- Developers: Microsoft, Paragon Technology Systems, DR, Datalight, Novell, Ron Cemer
- Initial release: 1984, 41–42 years ago
- Operating system: MS-DOS, PTS-DOS, SISNE plus, Windows, DR DOS, ROM-DOS, FreeDOS
- Type: Command

= Share (command) =

In computing, share is a command for DOS that allows software to perform file locks. Locking files became necessary when MS-DOS began allowing files to be accessed simultaneously by multiple programs, either through multitasking or networking.

==Implementations==
On MS-DOS, the command is available in versions 3 and later. The command is also available in FreeDOS, PTS-DOS, and SISNE plus. The FreeDOS version was developed by Ron Cemer and is licensed under the GPL. DR DOS 6.0 and Datalight ROM-DOS include an implementation of the share command.

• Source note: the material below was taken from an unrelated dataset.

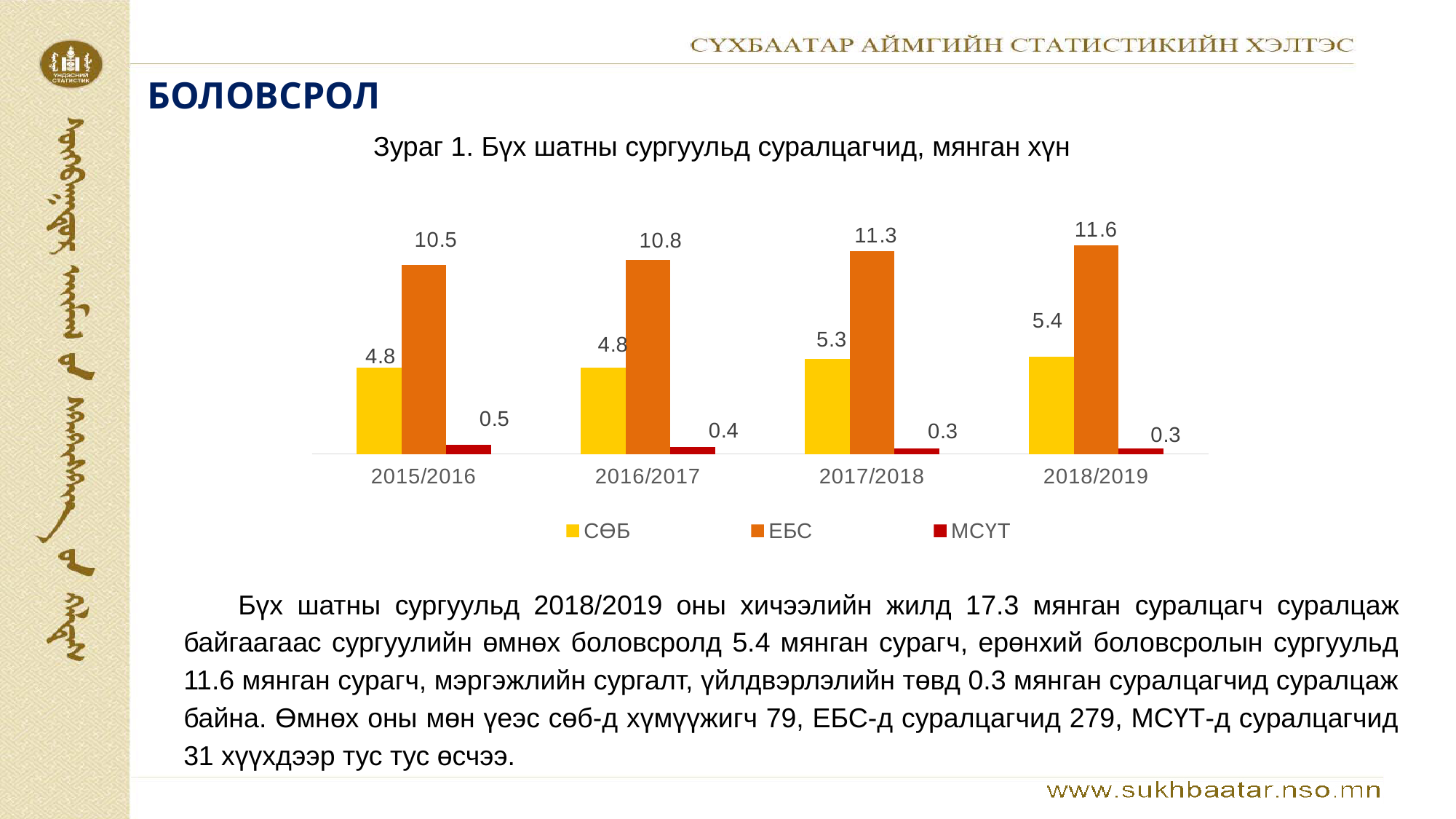
What is the value for ЕБС in 2018/2019? 11.6 What is the value for МСҮТ in 2016/2017? 0.4 How many series does the legend list? 3 What is the difference between the ЕБС values for 2018/2019 and 2015/2016? 1.1 What is the title of the chart? Зураг 1. Бүх шатны сургуульд суралцагчид, мянган хүн Does the ЕБС value rise or fall from 2015/2016 to 2018/2019? rise In which year is the ЕБС value highest? 2018/2019 In which year is the МСҮТ value highest? 2015/2016 Which is larger in 2017/2018: СӨБ or ЕБС? ЕБС How many years are shown on the x axis? 4 What is the value for СӨБ in 2015/2016? 4.8 What kind of chart is shown? bar chart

Windows XP and later versions include 16-bit commands (nonnative) for the MS-DOS subsystem that are included to maintain MS-DOS compatibility. The share MS-DOS subsystem command performs functions that are now inherent to Microsoft Windows. It is available to preserve compatibility with existing files, but has no effect at the command line because the functionality is automatic. The 16-bit MS-DOS subsystem commands are not available on 64-bit editions of Windows.

==Design==
There were five locking modes:

- Deny None
- Deny Read
- Deny Write
- Deny All
- Compatibility (designed for backward compatibility with existing MS-DOS programs)

The program runs as a terminate-and-stay-resident program and is typically loaded at boot-up.

==Syntax==
 share [/F:space] [/L:locks]

- /F:space Allocates file space (in bytes) for file-sharing information.
- /L:locks Sets the number of files that can be locked at one time.